Zu lesender Auszug>
⁂
Die St. Galler Moschee "El-Hidaje" liegt an einer Quartierstraße zwischen dem Bahnhof Winkeln und Shopping-Arena. Imam Mehas Alija (39) kommt ursprünglich aus Nordmazedonien, seit elf Jahren ist bereits in St. Gallen tätig.
Er selbst sieht sich als liberaler, moderner Imam. Dennoch sind ihm traditionelle Werte wichtig. Doch wie streng halten er und seine Familie die islamischen Vorschriften wirklich ein? Das "Heute"-Partnerportal "20 Minuten" aus der Schweiz hat ihn besucht und mit ihm gesprochen. Hier die Schweizer Reportage im Wortlaut:
Imam Mehas Alija (39) öffnet die Tür an diesem warmen Sommermorgen. Er hat Gipfeli [Kipferl, Anm.] besorgt und serviert im Untergeschoss Kaffee dazu. Was tut ein Imam? Wir sind hier, um das zu erfahren.
⁂
Bereitgestellte Daten>

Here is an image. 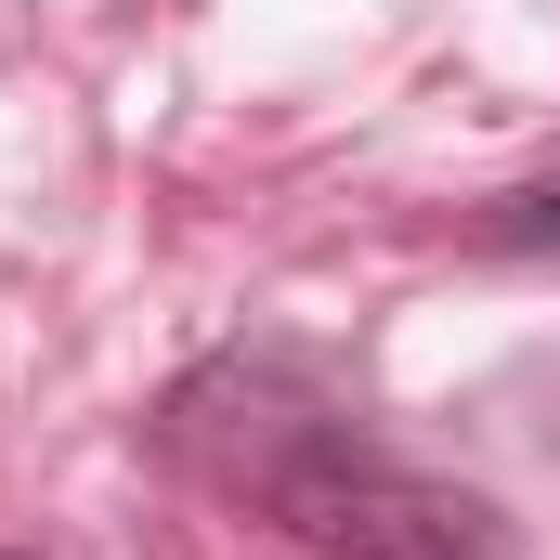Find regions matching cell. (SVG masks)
I'll return each mask as SVG.
<instances>
[{
	"mask_svg": "<svg viewBox=\"0 0 560 560\" xmlns=\"http://www.w3.org/2000/svg\"><path fill=\"white\" fill-rule=\"evenodd\" d=\"M469 248H495V261H548V248H560V156L469 209Z\"/></svg>",
	"mask_w": 560,
	"mask_h": 560,
	"instance_id": "cell-1",
	"label": "cell"
},
{
	"mask_svg": "<svg viewBox=\"0 0 560 560\" xmlns=\"http://www.w3.org/2000/svg\"><path fill=\"white\" fill-rule=\"evenodd\" d=\"M0 560H26V548H0Z\"/></svg>",
	"mask_w": 560,
	"mask_h": 560,
	"instance_id": "cell-2",
	"label": "cell"
}]
</instances>
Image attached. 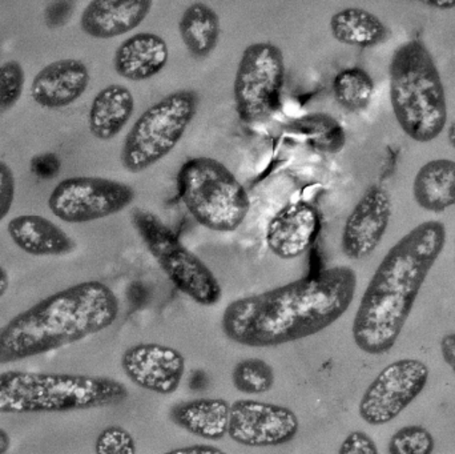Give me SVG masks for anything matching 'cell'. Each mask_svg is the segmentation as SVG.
⁂
Zu lösende Aufgabe> Wie geht die Reportage über den St. Galler Imam Mehas Alija nach ihrem letzten Satz weiter? Führe sie im selben Ton fort.

Erwartete Ausgabe>
Und weil Mehas Alija eine Imam-Weiterbildung in der Schweiz absolviert hat, über die wir berichten. Im Eingangsbereich hängen Informationen wie diese: "Liebe Gläubige, das Hallenbad Volksbad ist ideal für Muslime, die schwimmen wollen. Es hat Sichtschutz und getrennte Zeiten für Männer und Frauen." Auf einem anderen Zettel wird über ein saisonales Fußballtreffen informiert. So etwas tut ein Imam zum Beispiel.
VIDEO: 13 Fragen an Imam Mehas Alija
Oder: Während des Gesprächs klingelt sein Handy, er muss kurz weg, ein Todesfall in der Familie eines Gläubigen. Er ist auch Seelsorger. Nicht nur in seiner Gemeinde, sondern jeden Freitag auch im Kantonsspital St. Gallen. Er zeigt uns seine Agenda, wie zum Beweis. Sie ist randvoll, selbst die Wochenendtage. Gebete und Predigten vorbereiten, Koranstudium, Koran-Schulunterricht, Seelsorge, das Präsidium des Dachverbands islamisch-albanischer Gemeinschaften in der Schweiz (DAIGS).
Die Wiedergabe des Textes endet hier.